“之前他说要把红英送回老家。”孙绣说着抹了把眼泪,看了眼垂着头坐在黄小芬旁边一言不发的女孩。
“我也是被打怕了,况且……”孙绣吸了吸鼻子,“我也就没多加干涉。”
几人都明白她的言外之意,孙绣毕竟是个后娘,跟这几个孩子相处的时间也没有特别长,她想着保全自己到底也是人之常情。
见几人没有露出异样的神色,孙绣才继续说:“也是红英这孩子被救上来之后,我才知道他哪是……”
“他要把我过继给乡下的大伯。”从进来就没有说话的郑红英突然开口,脸上闪过一丝嘲讽,“不是因为大伯家没有女儿,只是大伯需要卖一个适龄的女儿。”
“什么?”秦舒妤皱了皱眉。
“我那个大伯在城里当工人,儿女都己经结了婚,他们厂子的一个领导,家中十几岁的小儿子跟人打架伤了脑子,现在人还没醒过来,那领导媳妇儿不知道从哪听来的要找个人冲喜。”
秦舒妤跟黄小芬还沉浸在这离谱的事情当中。
郑红英继续淡淡说道:“我大伯就跟他领导推荐了我。”说着她没忍住嘲讽的笑了笑,“我爸倒是没有任何犹豫就把这件事定下来了。

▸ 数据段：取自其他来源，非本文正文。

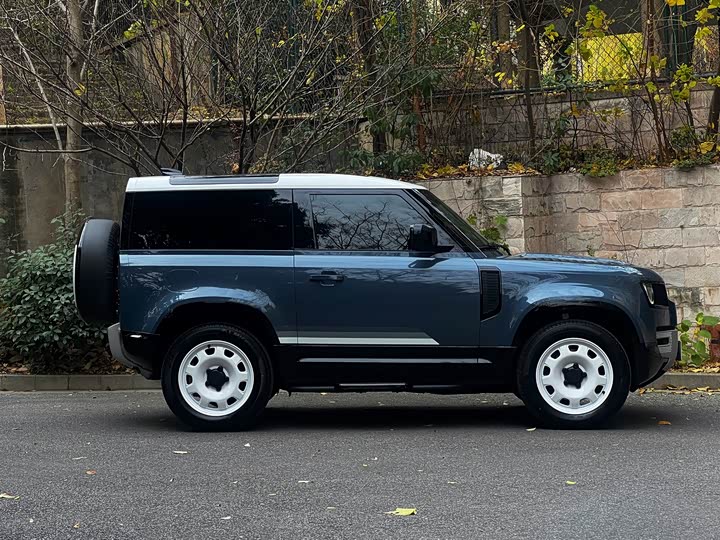 Фото 3 - Land Rover Defender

”
原来这才是红英跳海的真相。
之前不是没听说过郑团长是个重男轻女的,但是万万没想到他脑子坏到了这个地步!
“听说王嫂子带着妇联的人来了。”秦舒妤立马想起这件事,“你把情况跟妇联说了吗?”
“说了说了。”孙绣迫不及待的回答,“王嫂子当时也气得不行,说要是郑军真要是搞这样的事情,就上报组织说他搞封建迷信!”
郑军当然知道现在这罪名可不轻,他只好答应不再把红英送出去。
不过等妇联的人一走,红英跟孙绣就挨了一顿毒打。
这几天只要一有不顺心,郑军就发疯似的打孙绣跟红英。
“应该是陈师长那找他谈话了。”黄小芬插嘴道,“这事儿在他们团里也不是秘密了,好像说郑团长被陈师长好一顿骂嘞!”
秦舒妤虽然知道不管是现代还是这个时候,家暴都是存在的,可这确实也是她第一次首面被家暴的妇女和孩子。
她有些拿不定主意,斟酌的说了句:“那孙嫂子你现在是啥想法?”
其实她本想问孙绣要不要离婚的,但是话刚到嘴边她又想到离婚在这个时候对于人们来说算是件丑事,况且孙嫂子娘家也不是个好相与的,对她来说离婚不是那么容易。
于是话到嘴边她又咽了回去,选择了个委婉了一些的问法。
“我,哎!”孙绣脸色发苦,她现在真是进也不是,退也不是。
“这件事情你们找过王嫂子了吗?”秦舒妤见孙绣跟红英两人都不说话,只好继续询问。
孙绣仿佛想到了什么,身子一缩,“每次郑军在王嫂子面前答应的好好的,只要妇联的人一走,他就会变本加厉。”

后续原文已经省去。